In math, Vieta's formulas are a set of equations that directly relate the coefficients of a polynomial equation to sums and products of its roots. For a quadratic equation of the form \( ax^2 + bx + c = 0 \), with roots \( \alpha \) and \( \beta \), Vieta's formulas tell us two key things:

• The sum of the roots, \( \alpha + \beta = -\frac{b}{a} \).
• The product of the roots, \( \alpha \beta = \frac{c}{a} \).

These relationships are incredibly useful. They allow us to find unknown coefficients from known roots or vice versa.

In the given exercise, the quadratics are \( x^2 - 3x + p = 0 \) and \( x^2 - 6x + q = 0 \). Using Vieta's formulas, we can state:

• For the first quadratic, \( \alpha + \beta = 3 \) and \( \alpha \beta = p \).
• For the second quadratic, \( \gamma + \delta = 6 \) and \( \gamma \delta = q \).

These simple relationships are the foundation for solving more complex problems, especially when dealing with roots and progression.

Roots of a quadratic equation are the solutions to the equation, where the polynomial equals zero. For any quadratic equation \( ax^2 + bx + c = 0 \), the roots can be found by applying the quadratic formula:\[x = \frac{-b \pm \sqrt{b^2 - 4ac}}{2a}\]This formula gives two solutions or roots, because quadratics can intersect the x-axis at most two times.

In cases where the quadratic can be easily factored, you can find the roots directly from the factors. This is linked to Vieta's calculations as discussed. In our example equations, the unknown variables \( p \) and \( q \) aren’t known directly, but Vieta's formulas help us find expressions for the roots using sum and product information combined with conditions like geometric progression.

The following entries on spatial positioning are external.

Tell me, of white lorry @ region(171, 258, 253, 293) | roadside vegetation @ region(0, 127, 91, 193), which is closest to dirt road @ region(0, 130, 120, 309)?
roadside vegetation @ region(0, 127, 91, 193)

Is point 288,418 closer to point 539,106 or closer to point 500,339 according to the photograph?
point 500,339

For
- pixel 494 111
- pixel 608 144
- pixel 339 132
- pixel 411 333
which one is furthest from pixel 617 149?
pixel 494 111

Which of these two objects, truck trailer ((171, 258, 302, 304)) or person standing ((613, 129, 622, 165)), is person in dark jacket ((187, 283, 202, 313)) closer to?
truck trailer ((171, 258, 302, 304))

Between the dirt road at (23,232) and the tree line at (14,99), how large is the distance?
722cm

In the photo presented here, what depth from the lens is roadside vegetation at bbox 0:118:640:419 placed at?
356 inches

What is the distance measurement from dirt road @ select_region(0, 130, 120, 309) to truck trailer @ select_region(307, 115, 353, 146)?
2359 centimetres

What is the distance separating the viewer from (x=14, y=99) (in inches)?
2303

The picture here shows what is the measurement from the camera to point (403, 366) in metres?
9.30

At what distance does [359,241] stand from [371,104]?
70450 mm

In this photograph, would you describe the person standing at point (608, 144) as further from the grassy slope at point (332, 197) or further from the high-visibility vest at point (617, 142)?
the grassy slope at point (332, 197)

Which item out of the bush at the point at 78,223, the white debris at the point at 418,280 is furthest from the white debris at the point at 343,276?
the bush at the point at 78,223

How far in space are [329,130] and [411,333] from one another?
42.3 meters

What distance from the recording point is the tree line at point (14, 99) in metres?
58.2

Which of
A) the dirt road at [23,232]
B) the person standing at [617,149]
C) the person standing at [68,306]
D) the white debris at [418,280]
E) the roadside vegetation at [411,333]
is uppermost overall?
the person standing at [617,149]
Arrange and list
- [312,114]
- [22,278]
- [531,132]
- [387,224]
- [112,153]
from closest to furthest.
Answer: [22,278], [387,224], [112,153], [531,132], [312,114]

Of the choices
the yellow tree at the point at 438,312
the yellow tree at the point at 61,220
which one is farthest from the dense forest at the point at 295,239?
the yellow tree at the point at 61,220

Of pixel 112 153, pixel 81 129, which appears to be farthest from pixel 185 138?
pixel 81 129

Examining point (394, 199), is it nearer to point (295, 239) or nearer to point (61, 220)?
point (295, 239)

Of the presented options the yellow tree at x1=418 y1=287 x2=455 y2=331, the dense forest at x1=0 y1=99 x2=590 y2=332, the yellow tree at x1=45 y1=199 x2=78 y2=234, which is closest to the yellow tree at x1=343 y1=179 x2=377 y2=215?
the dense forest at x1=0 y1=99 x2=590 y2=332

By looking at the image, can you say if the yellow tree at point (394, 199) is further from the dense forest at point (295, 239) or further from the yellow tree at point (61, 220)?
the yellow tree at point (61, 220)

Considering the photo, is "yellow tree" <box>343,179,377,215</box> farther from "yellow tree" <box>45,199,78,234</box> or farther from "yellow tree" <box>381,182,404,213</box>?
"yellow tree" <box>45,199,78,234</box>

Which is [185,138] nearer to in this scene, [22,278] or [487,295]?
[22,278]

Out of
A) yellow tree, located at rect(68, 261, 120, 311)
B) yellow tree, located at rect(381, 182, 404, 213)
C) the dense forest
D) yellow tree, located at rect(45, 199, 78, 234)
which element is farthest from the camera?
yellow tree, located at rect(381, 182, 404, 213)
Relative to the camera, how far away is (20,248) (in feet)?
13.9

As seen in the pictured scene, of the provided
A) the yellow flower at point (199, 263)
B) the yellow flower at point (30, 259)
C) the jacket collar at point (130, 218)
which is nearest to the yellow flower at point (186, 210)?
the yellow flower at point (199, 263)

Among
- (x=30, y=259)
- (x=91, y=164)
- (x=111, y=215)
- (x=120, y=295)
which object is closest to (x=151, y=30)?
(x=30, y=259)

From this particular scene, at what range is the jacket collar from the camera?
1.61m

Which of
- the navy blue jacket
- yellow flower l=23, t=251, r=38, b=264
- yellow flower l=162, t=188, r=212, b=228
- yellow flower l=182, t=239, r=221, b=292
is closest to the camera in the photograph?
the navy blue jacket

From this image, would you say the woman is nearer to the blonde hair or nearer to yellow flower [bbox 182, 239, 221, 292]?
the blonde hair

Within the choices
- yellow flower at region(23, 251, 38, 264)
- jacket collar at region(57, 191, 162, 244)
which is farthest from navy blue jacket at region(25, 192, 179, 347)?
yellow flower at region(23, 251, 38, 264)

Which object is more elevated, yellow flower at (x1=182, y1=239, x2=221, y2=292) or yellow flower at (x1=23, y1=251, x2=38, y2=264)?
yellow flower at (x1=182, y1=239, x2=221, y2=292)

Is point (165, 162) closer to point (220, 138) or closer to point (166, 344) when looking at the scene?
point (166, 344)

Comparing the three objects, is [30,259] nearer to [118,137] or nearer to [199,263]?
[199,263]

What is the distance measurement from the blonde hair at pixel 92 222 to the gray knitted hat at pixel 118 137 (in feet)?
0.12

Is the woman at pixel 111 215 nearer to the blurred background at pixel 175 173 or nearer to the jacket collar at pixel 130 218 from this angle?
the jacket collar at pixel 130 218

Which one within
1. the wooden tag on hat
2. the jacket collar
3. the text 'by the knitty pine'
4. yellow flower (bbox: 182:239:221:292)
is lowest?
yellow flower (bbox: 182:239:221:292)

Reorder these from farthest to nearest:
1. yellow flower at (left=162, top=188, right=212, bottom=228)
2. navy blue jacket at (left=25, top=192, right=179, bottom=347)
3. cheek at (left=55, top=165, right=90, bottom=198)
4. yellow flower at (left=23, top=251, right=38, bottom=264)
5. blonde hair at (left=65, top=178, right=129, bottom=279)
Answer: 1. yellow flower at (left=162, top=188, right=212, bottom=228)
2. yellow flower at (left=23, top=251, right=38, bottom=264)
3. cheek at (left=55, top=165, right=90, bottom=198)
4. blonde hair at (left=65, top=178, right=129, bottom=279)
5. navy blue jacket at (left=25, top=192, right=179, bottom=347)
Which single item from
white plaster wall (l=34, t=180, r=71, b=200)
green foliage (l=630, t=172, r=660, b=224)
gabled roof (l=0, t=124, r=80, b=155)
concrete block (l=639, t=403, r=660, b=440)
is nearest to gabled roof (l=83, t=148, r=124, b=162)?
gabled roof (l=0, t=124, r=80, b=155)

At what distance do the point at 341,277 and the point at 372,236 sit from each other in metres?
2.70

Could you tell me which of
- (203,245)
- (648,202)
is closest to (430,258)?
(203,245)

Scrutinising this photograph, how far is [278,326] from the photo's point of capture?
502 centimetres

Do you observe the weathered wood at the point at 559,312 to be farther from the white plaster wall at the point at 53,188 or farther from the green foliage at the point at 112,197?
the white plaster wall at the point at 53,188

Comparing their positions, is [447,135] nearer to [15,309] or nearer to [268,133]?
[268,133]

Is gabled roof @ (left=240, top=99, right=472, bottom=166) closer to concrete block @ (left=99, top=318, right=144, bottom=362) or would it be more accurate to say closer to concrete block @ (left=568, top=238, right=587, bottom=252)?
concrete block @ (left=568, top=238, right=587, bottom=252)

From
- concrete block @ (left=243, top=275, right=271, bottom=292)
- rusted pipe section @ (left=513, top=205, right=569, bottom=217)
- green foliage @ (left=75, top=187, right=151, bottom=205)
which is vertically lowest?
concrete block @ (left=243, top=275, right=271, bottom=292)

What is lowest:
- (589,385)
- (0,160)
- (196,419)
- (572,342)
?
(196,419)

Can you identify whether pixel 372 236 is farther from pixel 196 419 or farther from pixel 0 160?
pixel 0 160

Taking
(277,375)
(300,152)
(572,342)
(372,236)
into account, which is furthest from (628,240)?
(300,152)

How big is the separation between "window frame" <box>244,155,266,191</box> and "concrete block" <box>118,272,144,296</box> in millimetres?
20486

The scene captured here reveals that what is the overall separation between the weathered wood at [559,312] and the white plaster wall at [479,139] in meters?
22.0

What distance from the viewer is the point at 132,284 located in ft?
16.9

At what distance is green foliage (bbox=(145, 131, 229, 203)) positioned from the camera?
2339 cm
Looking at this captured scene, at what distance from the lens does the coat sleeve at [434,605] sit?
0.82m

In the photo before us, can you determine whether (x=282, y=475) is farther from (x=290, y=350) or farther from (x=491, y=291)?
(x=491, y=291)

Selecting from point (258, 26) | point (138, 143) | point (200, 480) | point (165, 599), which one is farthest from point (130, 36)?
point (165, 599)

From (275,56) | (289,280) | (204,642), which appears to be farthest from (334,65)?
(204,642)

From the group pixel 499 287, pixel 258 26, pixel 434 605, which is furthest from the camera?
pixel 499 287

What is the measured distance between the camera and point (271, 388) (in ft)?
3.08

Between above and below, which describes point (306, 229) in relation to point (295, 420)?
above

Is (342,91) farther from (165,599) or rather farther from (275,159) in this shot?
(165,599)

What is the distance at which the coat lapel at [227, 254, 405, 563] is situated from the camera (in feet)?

This method is not just useful for quick calculations, but also ensures we understand underlying patterns, like symmetries in the solutions and how changes in coefficients affect the roots.

A geometric progression (or sequence) is a series of numbers where each term after the first is found by multiplying the previous term by a fixed, non-zero number called the common ratio \( r \). In general, a geometric sequence with a first term \( a \) is written as:\[ a, ar, ar^2, ar^3, \ldots \]
In the exercise, the roots \( \alpha, \beta, \gamma, \delta \) form a geometric progression. Assuming the first root \( \alpha \) is \( a \), the progression becomes:

• \( \beta = ar \)
• \( \gamma = ar^2 \)
• \( \delta = ar^3 \)

This structure is essential in deriving expressions for \( p \) and \( q \).

Equating Vieta's sums to elements of this geometric progression leads to conditional equations, like \( a(1+r) = 3 \) and \( ar^2(1+r) = 6 \). Solving for \( r \) and \( a \) using these equations, under the geometric progression condition, confirms the needed common ratio and initial values for further steps.